If a line in the entries below contains "site", copy it.

■ **SOURCE RECORDS**
========================
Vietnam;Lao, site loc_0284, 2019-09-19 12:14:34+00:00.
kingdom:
========================
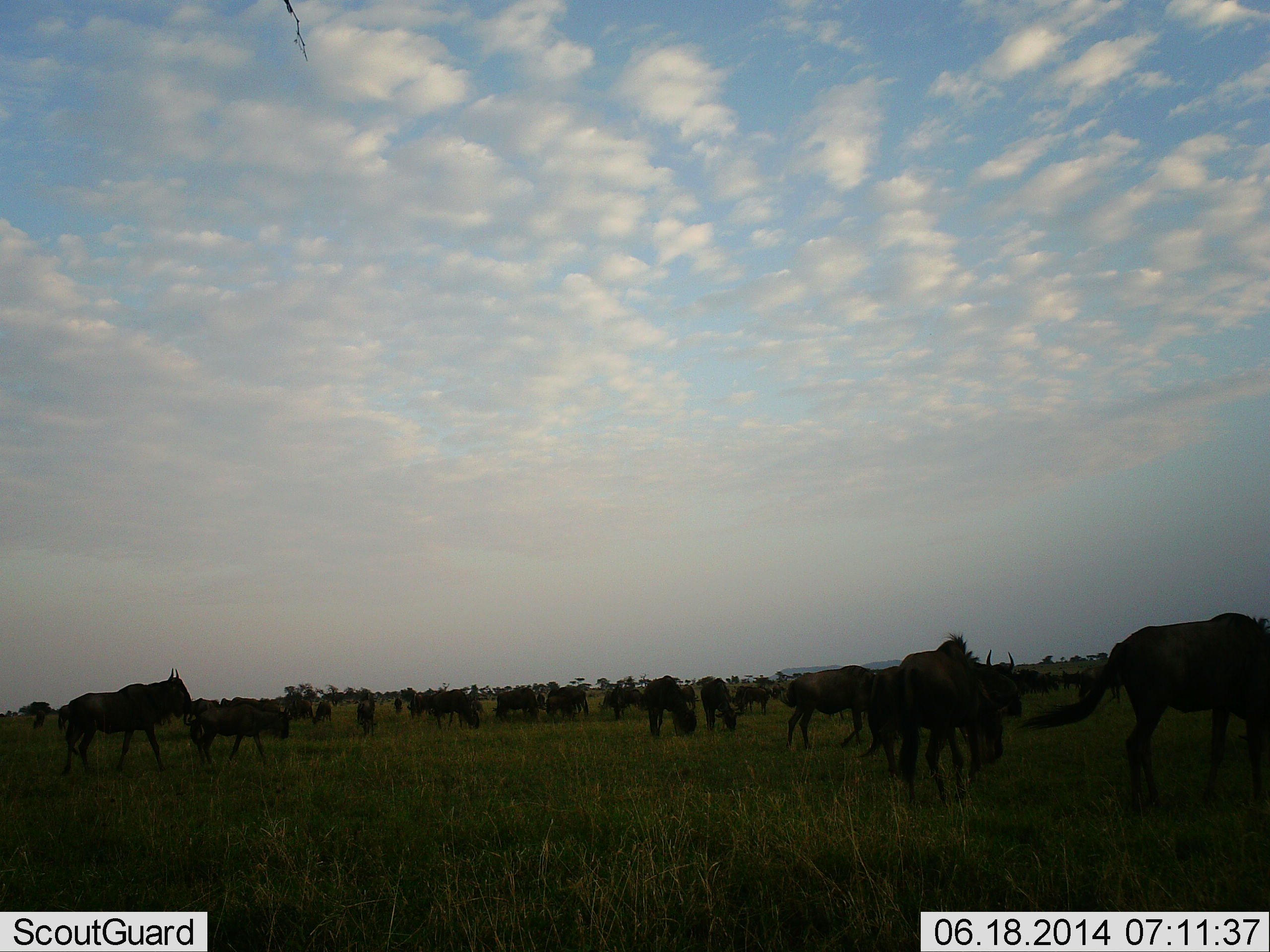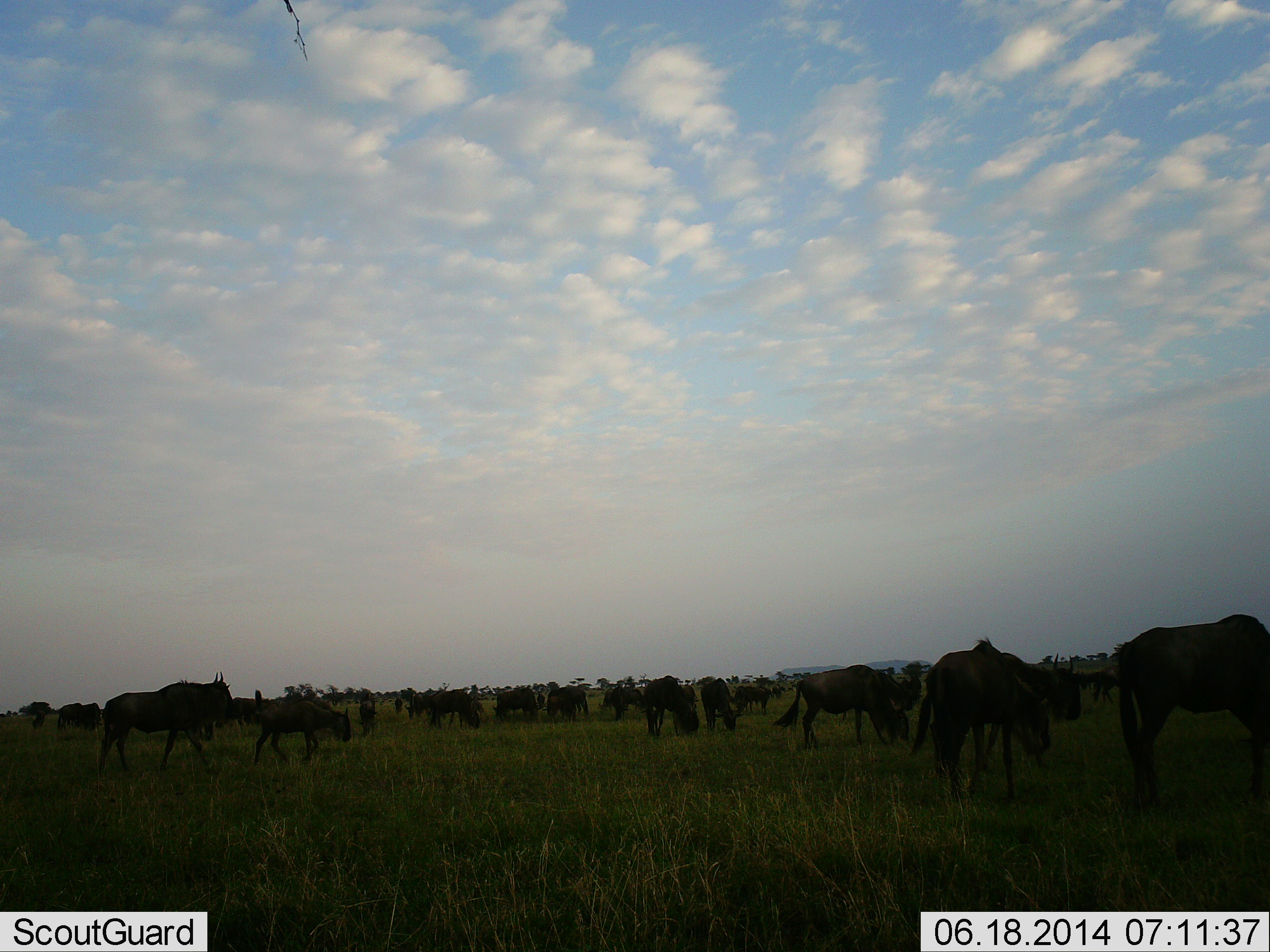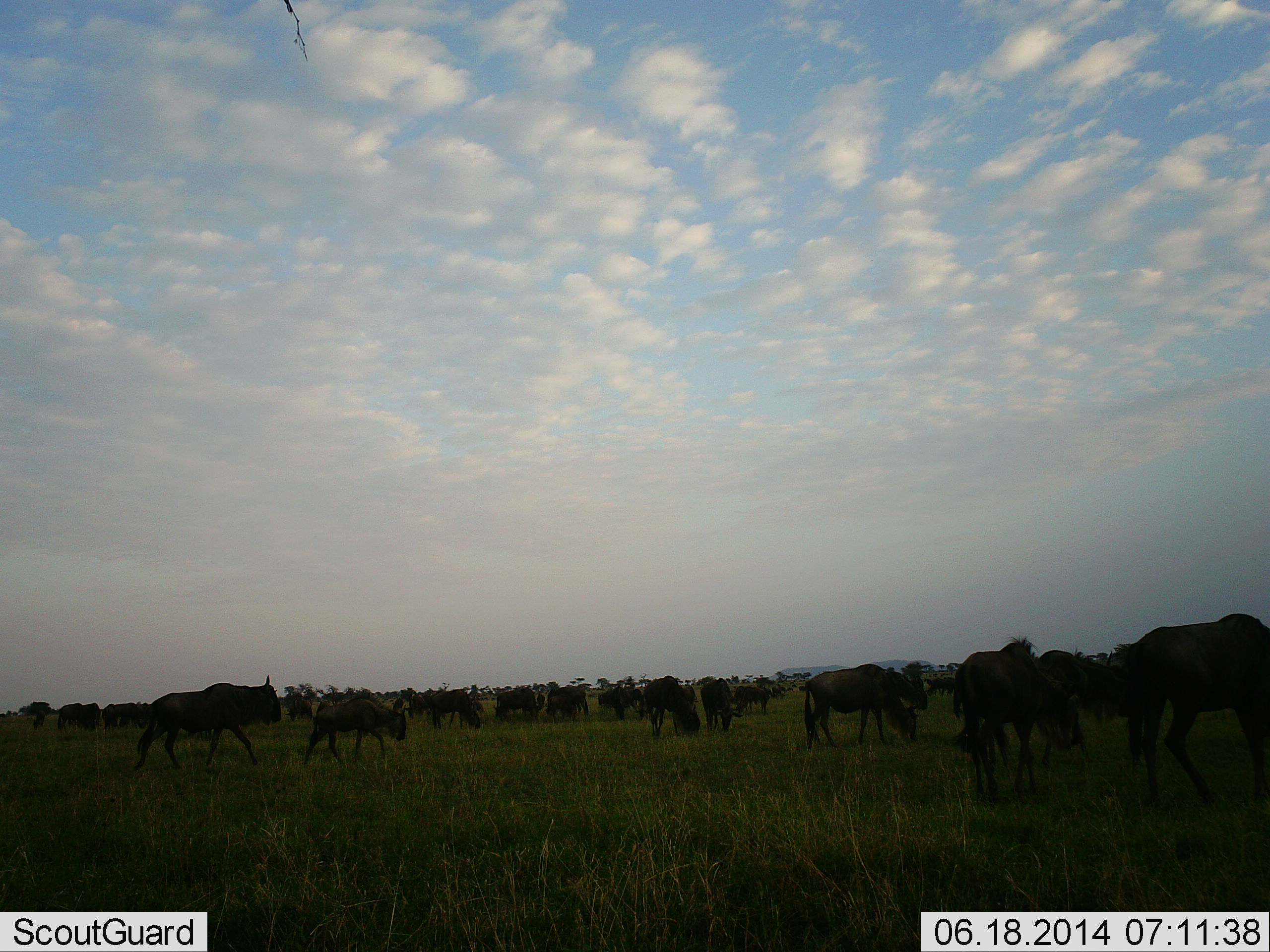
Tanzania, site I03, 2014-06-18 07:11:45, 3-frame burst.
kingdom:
========================
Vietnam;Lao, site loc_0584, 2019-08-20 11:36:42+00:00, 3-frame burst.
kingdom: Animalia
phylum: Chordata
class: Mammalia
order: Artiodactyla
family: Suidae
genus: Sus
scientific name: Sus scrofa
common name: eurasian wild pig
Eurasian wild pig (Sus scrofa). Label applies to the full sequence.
========================
■ **TASK SOLUTION**
Vietnam;Lao, site loc_0284, 2019-09-19 12:14:34+00:00.
Tanzania, site I03, 2014-06-18 07:11:45, 3-frame burst.
Vietnam;Lao, site loc_0584, 2019-08-20 11:36:42+00:00, 3-frame burst.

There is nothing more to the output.